### Excerpted text
— begin —
Issue 13645: import machinery vulnerable to timestamp collisions

➜

This issue tracker has been migrated to GitHub, and is currently read-only.
For more information, see the GitHub FAQs in the Python's Developer Guide.

This issue has been migrated to GitHub: https://github.com/python/cpython/issues/57854

classification

Title:	import machinery vulnerable to timestamp collisions
Type:	behavior	Stage:	resolved
Components:	Interpreter Core, Tests	Versions:	Python 3.3

process

Status:	closed	Resolution:	fixed
Dependencies:		Superseder:
Assigned To:	pitrou	Nosy List:	Arfrever, ammar2, barry, brett.cannon, eric.snow, ncoghlan, neologix, pitrou, python-dev
Priority:	normal	Keywords:	patch

Created on 2011-12-21 12:32 by pitrou, last changed 2022-04-11 14:57 by admin. This issue is now closed.

Files
File name	Uploaded	Description	Edit
impsize.patch	pitrou, 2011-12-29 21:50		review
impsize2.patch	pitrou, 2012-01-12 05:27		review

Messages (19)
— end —
### Set problem
Transcribe the part of the issue tracker page that begins at the words "Issue 13645: import" and stops after "Python's Developer Guide.".

(Rows of spatial question data)
— begin —
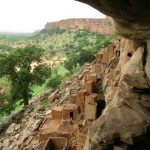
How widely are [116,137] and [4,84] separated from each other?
32.9 m

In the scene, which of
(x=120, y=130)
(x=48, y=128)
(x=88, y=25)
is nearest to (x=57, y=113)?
(x=48, y=128)

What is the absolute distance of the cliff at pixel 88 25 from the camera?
65006mm

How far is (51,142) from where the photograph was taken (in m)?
8.64

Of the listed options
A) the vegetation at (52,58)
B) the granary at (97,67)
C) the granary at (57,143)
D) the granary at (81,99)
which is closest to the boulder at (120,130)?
the granary at (57,143)

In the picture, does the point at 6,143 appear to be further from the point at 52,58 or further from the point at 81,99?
the point at 52,58

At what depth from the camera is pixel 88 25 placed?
237 ft

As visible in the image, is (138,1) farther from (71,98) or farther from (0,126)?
(0,126)

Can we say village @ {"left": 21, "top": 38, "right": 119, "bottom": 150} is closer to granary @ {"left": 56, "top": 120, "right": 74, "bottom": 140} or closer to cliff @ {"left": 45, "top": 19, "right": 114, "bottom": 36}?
granary @ {"left": 56, "top": 120, "right": 74, "bottom": 140}

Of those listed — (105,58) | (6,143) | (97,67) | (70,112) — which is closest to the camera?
(70,112)

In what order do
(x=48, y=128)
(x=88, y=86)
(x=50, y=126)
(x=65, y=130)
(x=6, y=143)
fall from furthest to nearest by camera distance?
(x=88, y=86), (x=6, y=143), (x=50, y=126), (x=48, y=128), (x=65, y=130)

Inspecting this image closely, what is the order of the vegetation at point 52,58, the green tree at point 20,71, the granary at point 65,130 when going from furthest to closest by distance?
the vegetation at point 52,58
the green tree at point 20,71
the granary at point 65,130

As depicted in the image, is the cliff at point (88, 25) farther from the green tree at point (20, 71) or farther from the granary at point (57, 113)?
the granary at point (57, 113)

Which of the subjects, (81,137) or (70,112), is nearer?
(81,137)

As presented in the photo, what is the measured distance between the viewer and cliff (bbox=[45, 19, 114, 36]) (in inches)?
2559
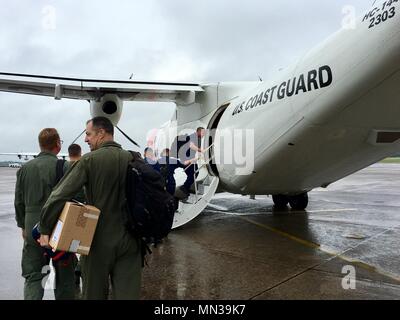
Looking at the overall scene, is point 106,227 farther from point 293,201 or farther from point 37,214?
point 293,201

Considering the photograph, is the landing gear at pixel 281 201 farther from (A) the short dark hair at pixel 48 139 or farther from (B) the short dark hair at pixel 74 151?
(A) the short dark hair at pixel 48 139

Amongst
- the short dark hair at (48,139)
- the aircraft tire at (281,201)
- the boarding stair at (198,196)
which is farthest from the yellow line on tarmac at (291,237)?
the short dark hair at (48,139)

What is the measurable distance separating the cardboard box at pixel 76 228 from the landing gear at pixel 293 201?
29.0ft

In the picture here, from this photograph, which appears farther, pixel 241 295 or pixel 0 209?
pixel 0 209

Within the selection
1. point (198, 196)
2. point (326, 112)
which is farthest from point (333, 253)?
point (198, 196)

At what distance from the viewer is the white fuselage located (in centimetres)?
469

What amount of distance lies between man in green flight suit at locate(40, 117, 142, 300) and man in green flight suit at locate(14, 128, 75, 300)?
2.47ft

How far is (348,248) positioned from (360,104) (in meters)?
2.80

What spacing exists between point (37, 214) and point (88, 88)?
— end —
### Complete output
Issue 13645: import machinery vulnerable to timestamp collisions

➜

This issue tracker has been migrated to GitHub, and is currently read-only.
For more information, see the GitHub FAQs in the Python's Developer Guide.